Dora Spiegel rendered distinguished service in many fields: in the organization of league sisterhoods, in education, and in publications that stimulated women’s loyalty to the synagogue and the Jewish home. She taught children, mothers, nurses, and immigrants on everything from Jewish education to English literature. In a culmination of her efforts, Spiegel served as president of the National Women’s League of the Conservative movement for sixteen years, leading the organization through the Depression and the war years and establishing scholarship funds for rabbinical students and women. She also helped found the Women’s Institute of Jewish Studies at the Jewish Theological Seminary of America, an additional step in her work to influence the lives of countless Jewish women and children.
Dora Spiegel served as president of the National Women’s League of the Conservative Movement for sixteen years, from 1928 to 1944, guiding it through the difficulties of the Depression and the war years.
Early life, education, and teaching jobs
The daughter of Rabbi Daniel Rosenberg, Dora (Rosenberg) Spiegel was born on November 27, 1879, in Hungary. The family immigrated to America when she was a young girl. In 1900, she married Samuel Spiegel, a New York physician. Spiegel’s activities turned to avenues where she could serve Jewish children and their mothers. To prepare herself for meaningful service, she returned to study, earning a B.S. at Teachers College of Columbia University in 1916 and, in 1920, an M.A. with a special diploma as Advisor to Women.
Spiegel’s interests and her dedication are reflected in the achievements of her lifetime. She taught the Bible to blind children, English to immigrant mothers, psychology to nurses, and literature to classes at the Educational Alliance, New York’s training school for the Americanization of the teeming thousands pouring into the Golden Land. She was a teacher in the newly organized Sunday schools designed to provide at least a taste of Jewish education to the children of those who had shed their old traditions as they left their old world. She was a leader in the Zionist movement at a time when many Jews were comfortable and content with their lives and saw no need to involve themselves in the establishment of a Jewish homeland.

• [Supplied data]:
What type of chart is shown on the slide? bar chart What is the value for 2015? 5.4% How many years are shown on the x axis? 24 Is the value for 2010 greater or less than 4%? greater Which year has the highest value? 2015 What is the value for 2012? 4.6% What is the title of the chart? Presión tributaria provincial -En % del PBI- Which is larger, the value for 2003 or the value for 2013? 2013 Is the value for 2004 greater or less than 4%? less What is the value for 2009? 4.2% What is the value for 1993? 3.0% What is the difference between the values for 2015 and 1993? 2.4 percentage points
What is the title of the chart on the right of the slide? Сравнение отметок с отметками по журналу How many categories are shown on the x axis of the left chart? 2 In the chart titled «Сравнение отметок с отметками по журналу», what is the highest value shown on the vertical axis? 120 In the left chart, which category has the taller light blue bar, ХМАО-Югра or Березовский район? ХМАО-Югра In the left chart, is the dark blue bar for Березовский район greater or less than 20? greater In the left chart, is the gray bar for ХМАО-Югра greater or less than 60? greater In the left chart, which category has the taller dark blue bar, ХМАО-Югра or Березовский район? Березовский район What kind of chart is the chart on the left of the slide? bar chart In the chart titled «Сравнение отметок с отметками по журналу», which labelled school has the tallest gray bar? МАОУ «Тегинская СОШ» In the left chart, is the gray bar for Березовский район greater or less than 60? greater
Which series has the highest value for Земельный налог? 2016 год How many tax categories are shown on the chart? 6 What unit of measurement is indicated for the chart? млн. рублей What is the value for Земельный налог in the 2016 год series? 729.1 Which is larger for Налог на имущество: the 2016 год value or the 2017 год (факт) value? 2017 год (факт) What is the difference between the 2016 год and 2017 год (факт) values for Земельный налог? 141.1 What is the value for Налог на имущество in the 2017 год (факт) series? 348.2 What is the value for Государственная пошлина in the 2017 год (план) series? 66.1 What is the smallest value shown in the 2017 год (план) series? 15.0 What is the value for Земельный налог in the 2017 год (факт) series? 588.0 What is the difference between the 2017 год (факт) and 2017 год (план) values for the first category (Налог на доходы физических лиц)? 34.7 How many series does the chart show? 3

• [Tasks]:
1. According to the Dora Spiegel biography, why did Spiegel go back to school after her marriage? Answer in one to three sentences.
2. Pick up the Dora Spiegel biography after its final sentence and continue it.

• [Answers to this exercise]:
1. She returned to study to prepare herself for meaningful service. Her activities had turned toward serving Jewish children and their mothers. She then earned a B.S. at Teachers College of Columbia University in 1916 and an M.A. with a special diploma as Advisor to Women in 1920.

2.
National Women’s League
In the National Women’s League and its program, she found a synthesis of all her goals. Service to the league and its growing membership of affiliated sisterhoods became her real life’s work. She became the league’s second national secretary and, at the same time, headed the New York Metropolitan branch.
By 1933, already deeply aware of and concerned with the “grievous conditions in Germany,” the National Women’s League asked constituent sisterhoods “to make personal sacrifices in order to be able to forward monies to the Joint Distribution Committee for Germany.” Through the war years, Dora Spiegel’s “President’s Chats,” published in Outlook, the league’s magazine, encouraged affiliated sisterhoods to pledge themselves to participate in relief efforts. At the 1941 national convention in Detroit, Eleanor Roosevelt addressed the delegates on “Women in Defense,” and within one month, league members across the country began working for a nation at war. In March 1943, Dora Spiegel reported, “Over 100,000 of our membership are working in every single branch of the war effort, giving of their blood, selling bonds, turning assembly halls into emergency hospitals, enlisting in motor corps, serving in canteens, taking first aid courses, and teaching first aid.”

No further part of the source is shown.